The Instinctual Variants were designed by Riso and Hudson to describe the way our essential needs as humans manifest in our personalities. The sexual instinct (sx) is related to the need to mate, the social (so) to the need to be part of a group, and the self-preservation (sp) to the need for food and shelter. Each of these is ordered within our personality as a primary instinct which overrules the others, formulating how we are more likely to act in our every day lives. The second-most influential instinctual variant in our personality acts as a support to that primary instinct.
Sexual primary people are more likely to most of the time be intense, assertive, aggressive, impulsive, focused, idealistic, and relationship and adrenaline "junkies". When less healthy, they may be especially volatile, extreme, aggressive, attacking, addicted to alcoholism or drugs, promiscuous, sacrificing anything for a rush; or they may be psychotically experientially deprived, having especially dysfunctional and unhealthy attitudes towards sex and intimacy.
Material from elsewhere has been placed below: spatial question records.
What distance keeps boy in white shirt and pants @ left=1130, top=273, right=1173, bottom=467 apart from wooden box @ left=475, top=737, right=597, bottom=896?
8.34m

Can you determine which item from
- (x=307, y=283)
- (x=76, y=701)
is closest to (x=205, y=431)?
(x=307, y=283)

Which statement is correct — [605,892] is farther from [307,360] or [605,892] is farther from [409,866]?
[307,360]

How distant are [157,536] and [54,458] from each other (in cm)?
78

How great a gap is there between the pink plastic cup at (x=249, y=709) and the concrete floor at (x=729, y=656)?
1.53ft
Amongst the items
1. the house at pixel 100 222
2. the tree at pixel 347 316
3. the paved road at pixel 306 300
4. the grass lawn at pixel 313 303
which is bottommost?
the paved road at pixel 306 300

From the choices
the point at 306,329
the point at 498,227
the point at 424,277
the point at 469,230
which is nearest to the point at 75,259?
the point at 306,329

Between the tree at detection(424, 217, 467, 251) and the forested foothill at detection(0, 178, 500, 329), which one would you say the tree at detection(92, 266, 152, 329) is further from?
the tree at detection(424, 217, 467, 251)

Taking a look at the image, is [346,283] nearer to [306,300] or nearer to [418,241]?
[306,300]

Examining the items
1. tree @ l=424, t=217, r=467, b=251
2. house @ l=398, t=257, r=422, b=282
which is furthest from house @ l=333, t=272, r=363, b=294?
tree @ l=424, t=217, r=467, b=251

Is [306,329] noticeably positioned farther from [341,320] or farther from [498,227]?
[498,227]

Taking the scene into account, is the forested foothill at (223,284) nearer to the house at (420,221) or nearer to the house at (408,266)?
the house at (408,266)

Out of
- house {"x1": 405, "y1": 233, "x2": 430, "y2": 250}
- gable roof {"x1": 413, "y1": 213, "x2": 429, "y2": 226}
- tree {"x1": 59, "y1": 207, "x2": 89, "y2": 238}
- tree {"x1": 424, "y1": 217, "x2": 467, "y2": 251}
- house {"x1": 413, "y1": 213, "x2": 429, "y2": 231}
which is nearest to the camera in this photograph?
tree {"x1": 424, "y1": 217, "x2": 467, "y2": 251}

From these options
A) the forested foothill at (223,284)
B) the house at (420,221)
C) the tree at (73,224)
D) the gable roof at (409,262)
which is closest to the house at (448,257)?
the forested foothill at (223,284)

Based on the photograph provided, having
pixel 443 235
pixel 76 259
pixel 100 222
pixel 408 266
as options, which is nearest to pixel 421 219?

Social primary people are more likely to most of the time be funny, engaging, witty, silly, over-the-top, warm, and friendly. When less healthy, they may be socially anxious, scattered, erratic or especially resentful of social rejection.
Self-preservation primary people are more likely to most of the time be calm, centered, thoughtful, especially aesthetic, orderly, mindful of health issues, and concerned about establishing optimum comfort and tranquility in their environment. When less healthy they may become pack-rats, overeat, over-stock, over-shop, over-binge, or go on unhealthy diets; or they may become self-destructive towards their health and security concerns and get involved in dangerous activities that ensure self-destruction.